Wait, Did Kim Kardashian Smuggle Art?

Kim Kardashian is many things: a beauty and skincare mogul, a (now former) reality TV star, an aspiring lawyer. But is she an art smuggler, too? Depends on who you ask.

According to new reports, the US government is asking Kim to forfeit an Ancient Roman sculpture that had been stolen from Italy. The statue, known as Fragment of Myron's Samian Athena and dating back to the 1st or 2nd century, was sold to Kim in 2016 by the Axel Vervoordt Gallery in Belgium — a name that no doubt will be familiar to anyone who remembers Architectural Digest's infamous tour of her spartan Calabasas mansion.

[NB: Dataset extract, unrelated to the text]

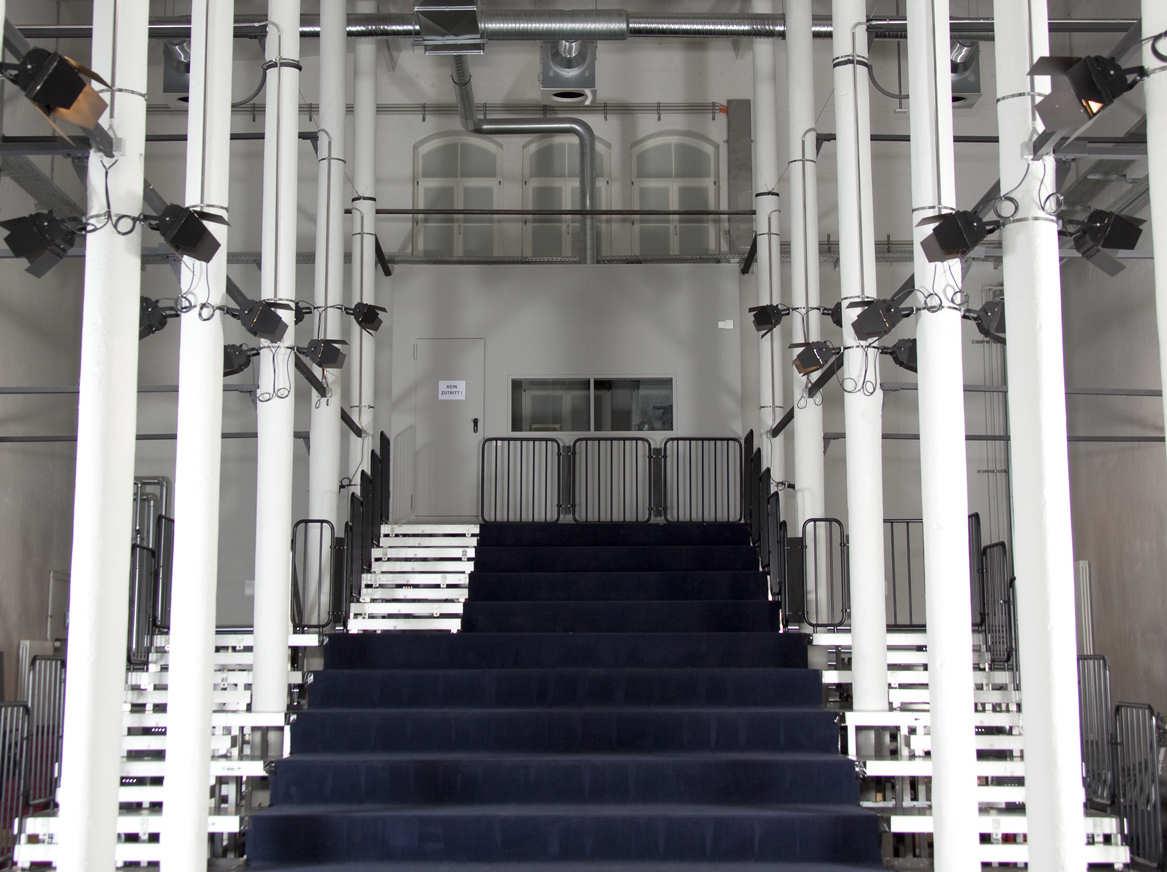 Blick auf den leeren Saal des KinderTheaterHauses.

The sculpture was detained by the federal government in 2016 when it first arrived in Los Angeles after having been alerted that it might be protected cultural property. Upon further examination of the statue's paperwork, authorities noticed discrepancies in the documentation that aroused suspicion. This led them to call in Italy's Ministry of Cultural Heritage, which sent an archaeologist in 2018 to assess the work.

The representative then determined that the statue in question had in fact been "looted, smuggled and illegally exported from Italy," naturally leading the country to ask that it be returned. As a result, a court ordered Kim, the buyer and person who had the work imported, to forfeit the sculpture last week.

Kim's team insists that she had no knowledge of the smuggled artifact and even goes a step further to say that she was unaware the piece had been purchased in her name. "Kim never purchased this piece and this is the first that she has learned of its existence," they said in a statement. "We believe it may have been purchased using her name without authorization and because it was never received, she was unaware of the transaction. We encourage an investigation and hope that it gets returned to the rightful owners."

When reached for comment, a spokesperson for the Vervoordt Gallery said, "We've been informed only last night that the US government has filed for forfeiture of this Roman piece, sold to our American client and exported to the US in 2016. We have acquired this piece in good faith from a French gallery who had also acquired it in equally good faith from a German auction house. The former collector was English but precise traces seem to stop there. However, there is no evidence that this piece was illegally imported from Italy."